SELECT fibonacci(bigint_column)
FROM large_table@foreign_server;
  • QueryTimeout - (default: 1h) determines maximum amount of time waiting for the remote query to finish after data transfer is finished. It is recommended to increase this value for the INSERT INTO queries which insert the data into the slow consuming connectors.
INSERT INTO "slow_consuming_connector"."slow_consuming_table"
SELECT * FROM large_table;

Note

Sample timeout values: 10s, 5m, 2h.

To see how to use above parameters see Foreign server creation section.

Technical specification

Type support

The following table refers to type handling/conversion between Presto query engine and Teradata. Type handling can differ between presto connectors or even between storage types within a connector. Please refer to a specific presto connector documentation for more details. For example presto-hive connector maps all integral types to Presto BIGINT type.
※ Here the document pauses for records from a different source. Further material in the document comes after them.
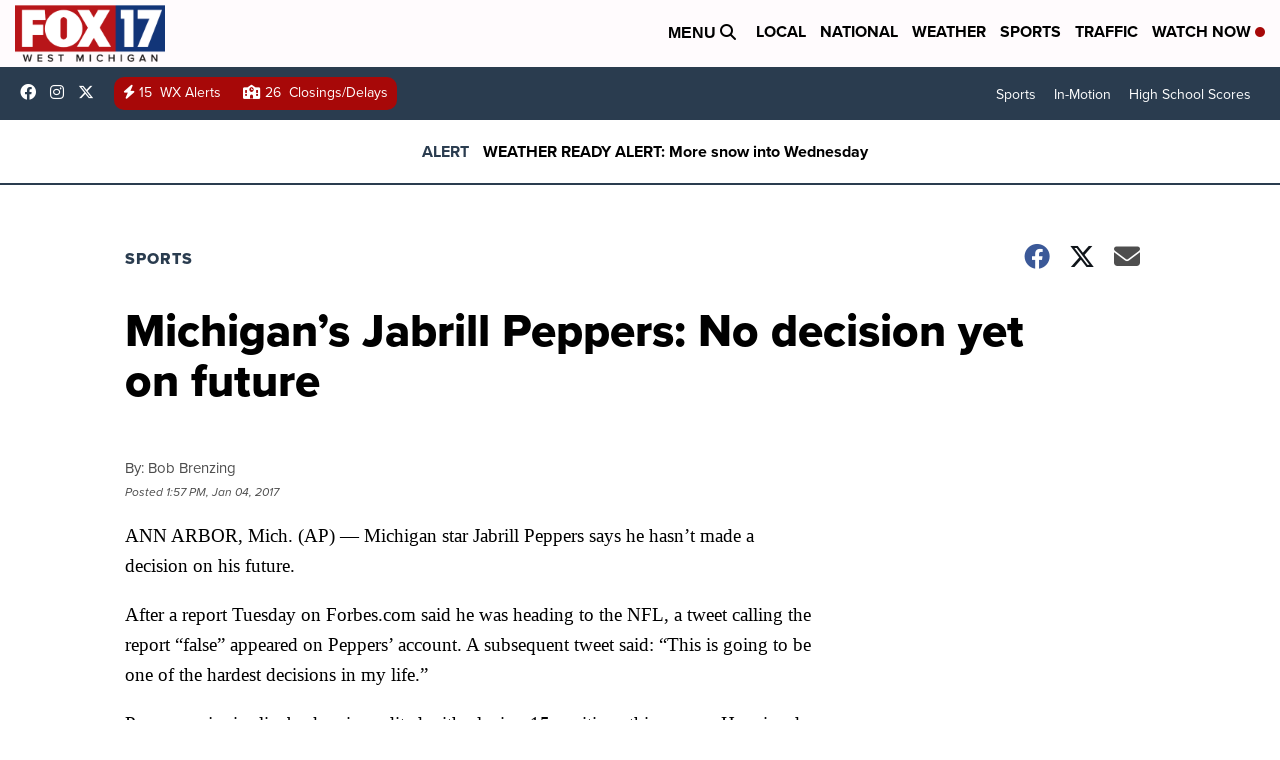

--- FILE ---
content_type: application/javascript; charset=utf-8
request_url: https://fundingchoicesmessages.google.com/f/AGSKWxWyuPUyPI2LVkaGeNSLTpomZ5dlOLS3N7jGpmxwgDUI8kleHMCsQ4RrjmF6YunbHgiRSFB2QORxTIo1DxNks94Itc_bHL_1HcVqO0VTp01ELTcx_AVdLwyJTFyV55actZYzQNN-jM6LFXe1wOoJHByGsLfTpkvFr5aJe_TqknQEt7bvVqd21P2LkzsD/_/ad.cgi?/txtad./ad-callback./news_ad./728x79_
body_size: -1291
content:
window['13d24dd3-7990-4de4-b3d7-4063184c041f'] = true;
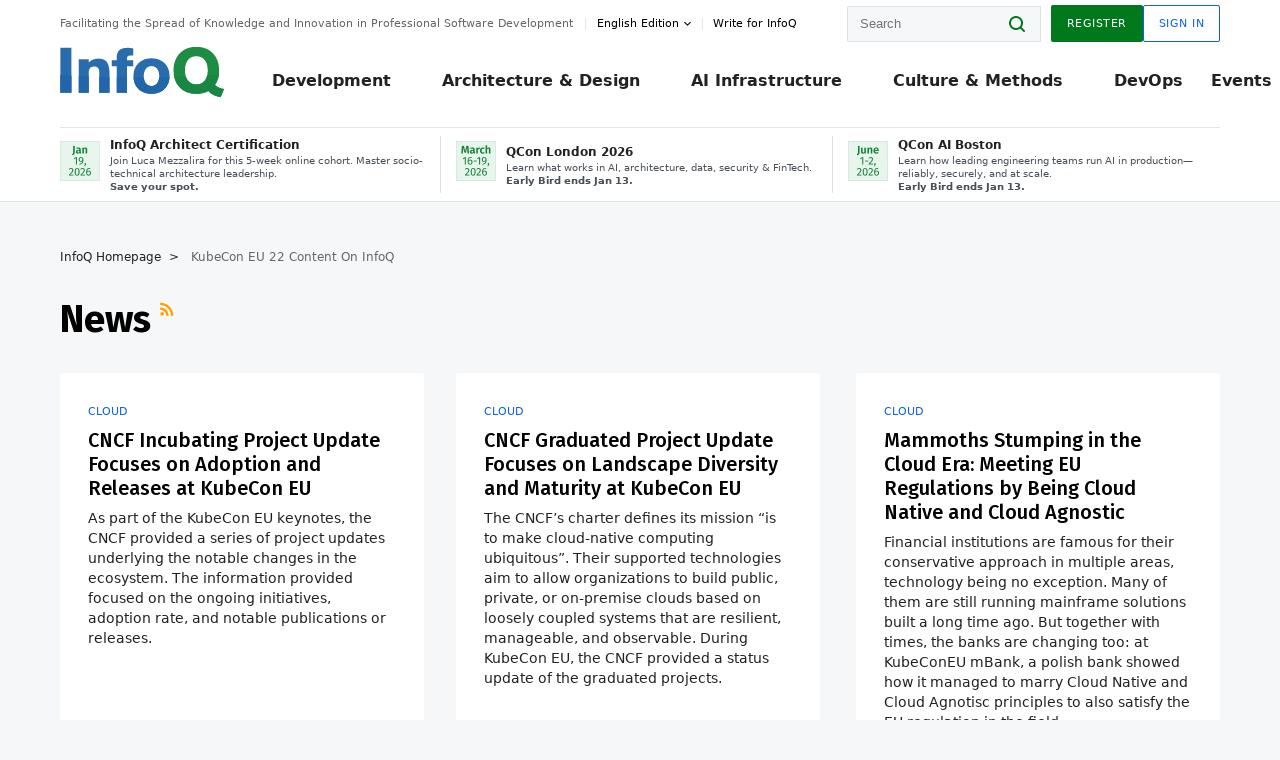

--- FILE ---
content_type: text/css
request_url: https://cdn.infoq.com/statics_s1_20260113081932/styles/style_extra.css
body_size: 866
content:
.intbt{
    display:none;
}

.podcast.prsp {
    display: none;
}

.f_rvcWidget{
    display:none;
}

.f_rvcSection {
    display: none;
}

.f_book_1 {
    display: none;
}

/*.popular__cards>li {
    display: none;
}*/

#email-revalidation-form {
    display: none;
}

#vcrOptional1, #vcrOptional2{
    display: none;
}

#sponsored_links_section{
    display:none;
}

.announcement {
    display: none;
}

.announcement.presentation, .announcement.research {
    display: block;
}

.related__editorial {
    display: none;
}

ul.related__group {
    display: none;
}

#replyPopup {
    display: none;
    position: absolute;
    z-index: 1000;
    top: calc(100% - 15px);
    left: 85px;
    width: 100%;
}

#editCommentPopup {
    display: none;
    position: absolute;
    z-index: 1000;
    top: calc(100% - 15px);
    left: 40px;
    width: 100%;
}

#messagePopup {
    display: none;
    position: absolute;
    z-index: 1000;
    top: 0;
    left: 0;
    width: 100%;
    height: 100%;
}

#messagePopup .messageBox {
    position: relative;
    top: 50%;
    left: 0;
    float: left;
    display: block;
    width: 100%;
    margin-top: -40px;
}

#messagePopup .messageBox p, #messagePopup .messageBox .buttonWrapper {
    width: 100%;
    text-align: center;
}

.comment {
    position: relative;
}

#footerNewsletterEmailSuccess {
    display: none;
}

#footerNewsletterEmailError {
    display: none;
}

input[type=checkbox], input[type=radio] {
    display: none !important;
}

#resubmit-reply, #submit-reply, #reset-reply {
    color: white;
    font-size: .6875rem;
    -webkit-user-select: none;
    -moz-user-select: none;
    -ms-user-select: none;
    user-select: none;
    -webkit-transition: all .15s ease;
    -o-transition: all .15s ease;
    transition: all .15s ease;
    -webkit-font-smoothing: subpixel-antialiased;
    -moz-osx-font-smoothing: auto;
    font-smoothing: subpixel-antialiased;
}

p.allowed.error, p.allowed.time_expired {
    display: none;
    color: red;
}

p.allowed {
    text-align:left;
    display:block;
    font-size: 1rem;
    line-height: 1.5rem;
    margin-bottom: 15px;
}

#messagePopup {
    display: none;
}

.comment__form .unregistered {
    display: none;
}

.notificationDetails {
    display: none;
}
#shareActionMessage{
    display: none;
}

#sponsorParagraph {
    display:none;
}

.presentationnotesmessage{
    display:none;
}
.article__translated{
    display:none;
}
#showBookmarks{
    display:none;
}

/* start after deploy temp fixes for recommended topics on search page */
/*.search_page .topics ul {
    display: -webkit-box;
    display: -webkit-flex;
    display: -ms-flexbox;
    display: flex;
    -webkit-box-orient: horizontal;
    -webkit-box-direction: normal;
    -webkit-flex-flow: row wrap;
    -ms-flex-flow: row wrap;
    flex-flow: row wrap;
    margin: 0 -16px;
}
.search_page .topics ul li {
    -webkit-box-flex: 1;
    -webkit-flex: 1 1 100%;
    -ms-flex: 1 1 100%;
    flex: 1 1 100%;
}
@media only screen and (min-width: 768px) {
    .search_page .topics ul li {
        -webkit-box-flex: 0;
        -webkit-flex: 0 1 45%;
        -ms-flex: 0 1 45%;
        flex: 0 1 45%;
        margin: 0 16px;
    }
    .search_page .topics ul li:nth-child(2n) {
        margin-left: auto;
    }
}*/
/* end : after deploy temp fixes for recommended topics on search page */
.form-control { padding: 0; text-align:left }
a[href='#comments']{ display: none!important; }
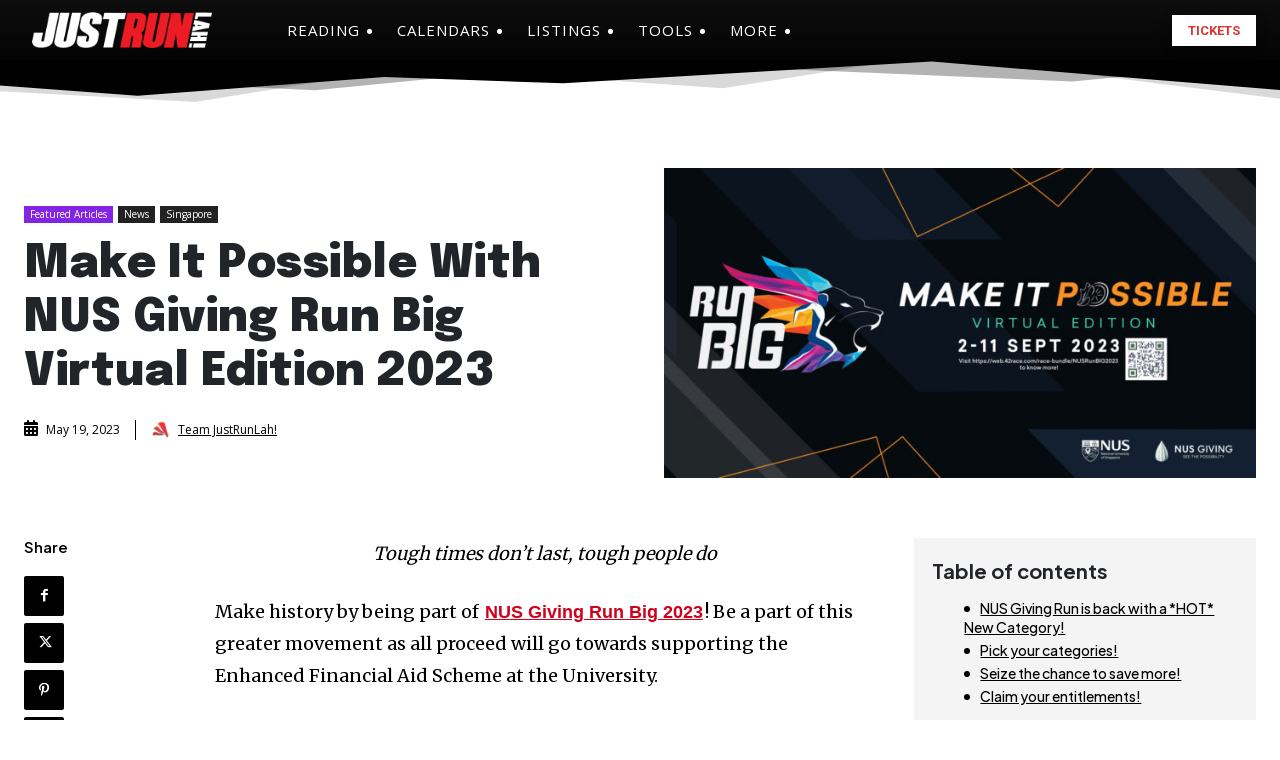

--- FILE ---
content_type: text/html; charset=UTF-8
request_url: https://www.justrunlah.com/2023/05/19/make-it-possible-with-nus-giving-run-big-virtual-edition-2023/?essb_counter_cache=rebuild
body_size: -252
content:
{"total":5,"facebook":"","twitter":"","google":"","weibo":"","whatsapp":"5"}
Type in Presto Type in Teradata Notes
BOOLEAN BYTEINT  
BIGINT BIGINT  
DOUBLE REAL  
VARCHAR VARCHAR Values exceeding MaximumTextLength will be truncated
DATE DATE  
TIMESTAMP TIMESTAMP  
VARBINARY VARBYTE Error thrown on values exceeding MaximumBinaryLength
JSON VARCHAR  
ARRAY VARCHAR Serialized to/from json
MAP VARCHAR Serialized to/from json
ROW VARCHAR Serialized to json in import path. Writing ROW values to Presto is not supported

Known issues/limitations

  • maximum VARCHAR length is limited by default to 4096 characters (see Configuration parameters)
  • maximum VARBINARY length is limited by default to 4096 bytes (see Configuration parameters)
  • Complex Presto type’s objects are translated to JSON, and they are visible in Teradata as strings. Large complex objects can’t be selected, because their JSON string representation may exceed 64kb.
  • Native Presto queries that have aggregations without explicitly specified aliases fail with an error: Presto query failed: Column name not specified at position 1.
SELECT *
FROM FOREIGN TABLE(
   SELECT count(*)
   FROM nation
)@presto_server AS presto_query

We should provide alias explicitly to make it work.

SELECT *
FROM FOREIGN TABLE(
   SELECT count(*) as some_explicit_alias
   FROM nation
)@presto_server AS presto_query
  • Currently QueryGrid is limited to run 20 concurrent queries. However, if your queries are long running or taking a lot of resources (e.g. big result set) it is advised to run even less than 20 queries. Otherwise you may get an Teradata error:
[Error 7583] [SQLState HY000] The secure mode processes had a set up error.
  • In order to run INSERT INTO queries with the high presto_writer_count you must change *node-scheduler* settings in Presto config.properties file as well

    node-scheduler.max-splits-per-node=MAX_SPLITS_PER_NODE
    node-scheduler.max-pending-splits-per-node-per-task=MAX_SPLITS_PER_TASK_PER_NODE
    
    Where
    • *MAX_SPLITS_PER_TASK_PER_NODE* must equal or greater than presto_writer_count
    • *MAX_SPLITS_PER_NODE* must be equal or greater than presto_writer_count multiplied by the number of queries that are supposed to be run concurrently
  • High presto_writer_count can cause high CPU utilization. If the Presto starts to fail with the timeout related issue try to decrease presto_writer_count.

  • In case of getting the Another instance of the Querygrid driver is still running. error please restart your Teradata instance with the tpareset reason command.